The data retention policy in too many organisations has historically boiled down to ‘keep everything forever’, or something very close to it. As disks proliferate and backup tapes pile up though, such an approach is not sustainable over the longer term. In fact, some are already struggling, and even those that have taken a more discerning approach are being challenged by the rate at which unstructured data in particular is growing.
So what can be done? Throwing yet more storage at the problem may alleviate immediate symptoms but isn’t the basis for a longer term fix. Apart from the cost of additional capacity and the space required to accommodate new storage devices in the data centre or computer room, as requirements continue to escalate, more effort is required to manage everything. The choice then becomes to grow the data management team or risk losing control, neither of which is desirable in today’s environment.
There are some ideas and approaches that can help, however. These are based on the principles of implementing a more selective retention regime, and making sure that data that is retained is stored as efficiently as possible:
Data classification: The principle here is that not all data is equal in terms of importance and value, and by distinguishing between different classes or categories, it is possible to develop more objective and selective retention policies.

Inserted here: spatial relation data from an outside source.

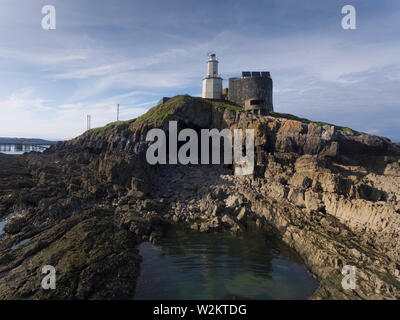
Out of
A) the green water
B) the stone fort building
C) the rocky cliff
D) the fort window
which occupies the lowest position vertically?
the green water

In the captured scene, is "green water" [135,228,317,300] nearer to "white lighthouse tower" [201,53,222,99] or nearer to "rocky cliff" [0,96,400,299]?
"rocky cliff" [0,96,400,299]

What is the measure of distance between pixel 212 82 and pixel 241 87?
739 centimetres

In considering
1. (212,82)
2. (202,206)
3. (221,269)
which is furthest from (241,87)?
(221,269)

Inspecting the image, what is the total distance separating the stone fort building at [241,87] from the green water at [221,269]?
123 feet

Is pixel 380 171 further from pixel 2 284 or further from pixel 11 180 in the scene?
pixel 11 180

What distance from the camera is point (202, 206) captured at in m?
26.0

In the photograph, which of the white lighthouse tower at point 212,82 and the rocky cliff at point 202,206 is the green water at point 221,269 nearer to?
the rocky cliff at point 202,206

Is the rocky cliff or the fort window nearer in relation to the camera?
the rocky cliff

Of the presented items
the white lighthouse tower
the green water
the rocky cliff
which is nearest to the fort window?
the rocky cliff

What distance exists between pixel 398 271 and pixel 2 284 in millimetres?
22688

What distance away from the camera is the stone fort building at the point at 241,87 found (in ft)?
171

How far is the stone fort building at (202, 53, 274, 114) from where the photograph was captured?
5222 centimetres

With the classification approach, you can define the amount of time you keep certain types of documents, transaction data, and so on, which allows you to get rid of data once the prerequisite time has passed. How you classify depends on your business, and it is not always necessary to be exhaustive. A lot can be achieved, for example, by simply identifying data that does not need to be kept at all, or which may be discarded after a short period of time.
Document versioning: Sometimes there is a need to retain all versions of a document through the various stages of drafting, review, approval and subsequent revision. This may be the case in highly regulated environments, for example.
Often, however, all that really needs to be kept is the final version. Similarly, the need to hang on to correspondence and copies of other forms of communication leading up to a final document or transaction will vary immensely depending on the industry and specific scenario. By understanding these differences and putting appropriate policies in place, backed up by solutions such as workflow and document management systems, the volume of data to be stored can again be reduced.
Storage optimisation: When it is necessary to retain data, you want to make sure this is done efficiently. Techniques such as de-duplication can dramatically reduce storage requirements, e.g. by preventing a document that was circulated as an attachment to multiple email recipients being stored multiple times in an email archive.
There is then storage tiering, which is based on the principle of saving cost by holding data on media and devices that are ’good enough’, but no more. Frequently accessed critical data may be stored on high performance resilient disc at one end of the spectrum, for example, with persistent historical data that is accessed infrequently put on cheap commodity storage, tape or even uploaded to cloud storage at the other.
Solutions in the areas we have discussed will often help to reduce management overhead. Modern content management and workflow systems allow automation of policy implementation, and the latest storage management software will simplify administration through virtualisation techniques and auto distribution/migration of data to the most appropriate location (e.g. tier or device).
It is also worth bearing in mind that getting your act together on storage will not only reduce cost and risk, but increase the chances of users actually being able find the data they need to make business decisions, so benefits extend well beyond the IT department.